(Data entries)
⟨
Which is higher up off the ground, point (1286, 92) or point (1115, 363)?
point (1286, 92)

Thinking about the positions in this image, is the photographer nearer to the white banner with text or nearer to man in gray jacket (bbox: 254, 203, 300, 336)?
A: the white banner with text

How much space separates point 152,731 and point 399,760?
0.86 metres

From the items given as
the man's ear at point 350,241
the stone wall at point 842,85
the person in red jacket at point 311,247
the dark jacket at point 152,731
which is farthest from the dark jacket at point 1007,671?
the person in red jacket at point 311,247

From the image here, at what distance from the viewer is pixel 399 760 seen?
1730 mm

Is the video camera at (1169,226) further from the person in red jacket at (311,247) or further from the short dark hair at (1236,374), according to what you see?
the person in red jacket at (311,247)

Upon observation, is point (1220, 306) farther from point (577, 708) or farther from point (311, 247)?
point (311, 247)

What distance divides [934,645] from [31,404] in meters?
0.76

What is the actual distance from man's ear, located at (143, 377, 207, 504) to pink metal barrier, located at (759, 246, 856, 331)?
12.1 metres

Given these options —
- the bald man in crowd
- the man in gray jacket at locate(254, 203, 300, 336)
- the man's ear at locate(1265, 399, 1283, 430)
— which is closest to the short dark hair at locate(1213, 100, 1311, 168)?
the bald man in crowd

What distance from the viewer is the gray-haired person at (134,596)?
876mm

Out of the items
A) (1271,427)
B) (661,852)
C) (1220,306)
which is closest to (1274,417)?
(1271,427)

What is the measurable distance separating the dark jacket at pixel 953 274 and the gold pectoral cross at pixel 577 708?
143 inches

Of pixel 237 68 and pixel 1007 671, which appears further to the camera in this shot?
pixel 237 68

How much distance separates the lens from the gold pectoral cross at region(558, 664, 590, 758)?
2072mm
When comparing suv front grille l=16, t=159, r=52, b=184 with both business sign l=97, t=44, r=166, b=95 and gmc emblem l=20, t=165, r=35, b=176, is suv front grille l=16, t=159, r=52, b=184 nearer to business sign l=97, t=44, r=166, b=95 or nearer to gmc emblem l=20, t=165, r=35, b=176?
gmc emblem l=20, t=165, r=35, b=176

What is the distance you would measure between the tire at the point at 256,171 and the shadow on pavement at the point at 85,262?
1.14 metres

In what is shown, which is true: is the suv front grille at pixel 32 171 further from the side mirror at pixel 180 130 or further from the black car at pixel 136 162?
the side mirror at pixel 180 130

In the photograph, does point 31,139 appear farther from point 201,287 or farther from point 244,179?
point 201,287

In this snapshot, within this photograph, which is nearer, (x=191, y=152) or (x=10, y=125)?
⟩
What to produce: Please arrange everything from the line containing "What is the actual" down to the end of the listing as a Markdown table with the columns Row and Line, numbering each row and leaving out blank lines.

Exercise output:
| Row | Line |
|---|---|
| 1 | What is the actual distance from man's ear, located at (143, 377, 207, 504) to pink metal barrier, located at (759, 246, 856, 331)? |
| 2 | 12.1 metres |
| 3 | Given these options — |
| 4 | - the bald man in crowd |
| 5 | - the man in gray jacket at locate(254, 203, 300, 336) |
| 6 | - the man's ear at locate(1265, 399, 1283, 430) |
| 7 | — which is closest to the short dark hair at locate(1213, 100, 1311, 168)? |
| 8 | the bald man in crowd |
| 9 | What distance from the viewer is the gray-haired person at (134,596)? |
| 10 | 876mm |
| 11 | Out of the items |
| 12 | A) (1271,427) |
| 13 | B) (661,852) |
| 14 | C) (1220,306) |
| 15 | which is closest to (1274,417)? |
| 16 | (1271,427) |
| 17 | What is the measurable distance separating the dark jacket at pixel 953 274 and the gold pectoral cross at pixel 577 708? |
| 18 | 143 inches |
| 19 | Of pixel 237 68 and pixel 1007 671, which appears further to the camera in this shot? |
| 20 | pixel 237 68 |
| 21 | How much distance separates the lens from the gold pectoral cross at region(558, 664, 590, 758)? |
| 22 | 2072mm |
| 23 | When comparing suv front grille l=16, t=159, r=52, b=184 with both business sign l=97, t=44, r=166, b=95 and gmc emblem l=20, t=165, r=35, b=176, is suv front grille l=16, t=159, r=52, b=184 nearer to business sign l=97, t=44, r=166, b=95 or nearer to gmc emblem l=20, t=165, r=35, b=176? |
| 24 | gmc emblem l=20, t=165, r=35, b=176 |
| 25 | What is the distance you would measure between the tire at the point at 256,171 and the shadow on pavement at the point at 85,262? |
| 26 | 1.14 metres |
| 27 | In what is shown, which is true: is the suv front grille at pixel 32 171 further from the side mirror at pixel 180 130 or further from the black car at pixel 136 162? |
| 28 | the side mirror at pixel 180 130 |
| 29 | In the photograph, does point 31,139 appear farther from point 201,287 or farther from point 244,179? |
| 30 | point 201,287 |
| 31 | In this snapshot, within this photograph, which is nearer, (x=191, y=152) or (x=10, y=125)? |